This post could easily go either way today. Depending on your experience (or lack of) with dud salt and pepper grinders, you’re either going to fully understand how I get through so many mills, or on the other hand not have the slightest clue why on earth you would even make this DIY. Like, really… pepper mills…. pencil pots…? Really?
YES! For some reason they never last more than six months to a year in our home and it’s always the pepper that goes first. One day it just gives up on it’s one, single function in life and decides it’s time to retire to the back of the cupboard for all eternity.
So after spending four hours cleaning my kitchen the other day I decided that, instead of leaving them cluttering up the limited cupboard space we have or just throwing them out I would challenge myself to DIY with them!

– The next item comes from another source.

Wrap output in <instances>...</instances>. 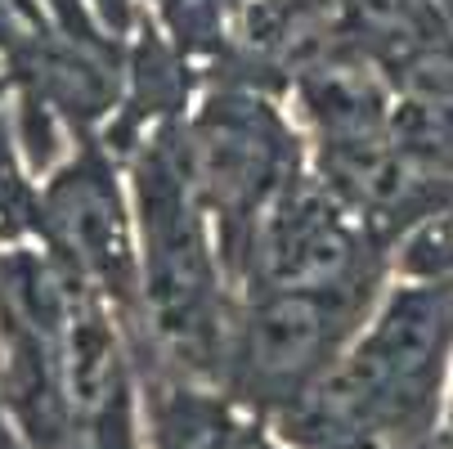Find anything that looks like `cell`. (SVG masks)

I have got to admit it was a bit of a strange one, even for me and now I’m looking at the photos I wish I’d have a candle handy as I think they would make better candle holders!
You could even slip a test tube in and use them as a small vase. Just throwing those ideas out there in case you’re as unlucky with seasoning as I am. If not then you might want to give this one a miss.
Old Pepper Pots | Paint | Wood Sticks & Cord
You need to find a piece of wood, plastic or metal that is just too big to easily fit into the inside of the pot. You will also need to be able to attach the cord to the ‘stick’. It will become clear later why exactly. Keep reading!
Once you have something resembling the image above check to make sure you can hang the whole thing from the string without it falling off.
I love the smooth look you get when you dip any item into paint and it also means you don’t have to sand because, well no one has time for that! You can just paint onto the surface but it’s going to take a lot of coats. My advice – pick up a cheap can of emulsion (latex) paint and get dipping!
Bring the pepper pot out of the paint at an angle and let some of the paint drip off before bringing it upright. This will hopefully stop the pot dropping back into the paint as it did for me, a number of times. Before you begin the dipping it’s sensible to set up something to hang the cord from at this point. This could be a pipe over two piles of books or two chairs etc. Set it up above the paint so you can leave all the excess to drip off.
Keep checking on the progress, scraping off the excess paint from the bottom of the pot every now and then. Once it’s dry you are ready to use your new pencil pot, or vase, or candle holder, or whatever!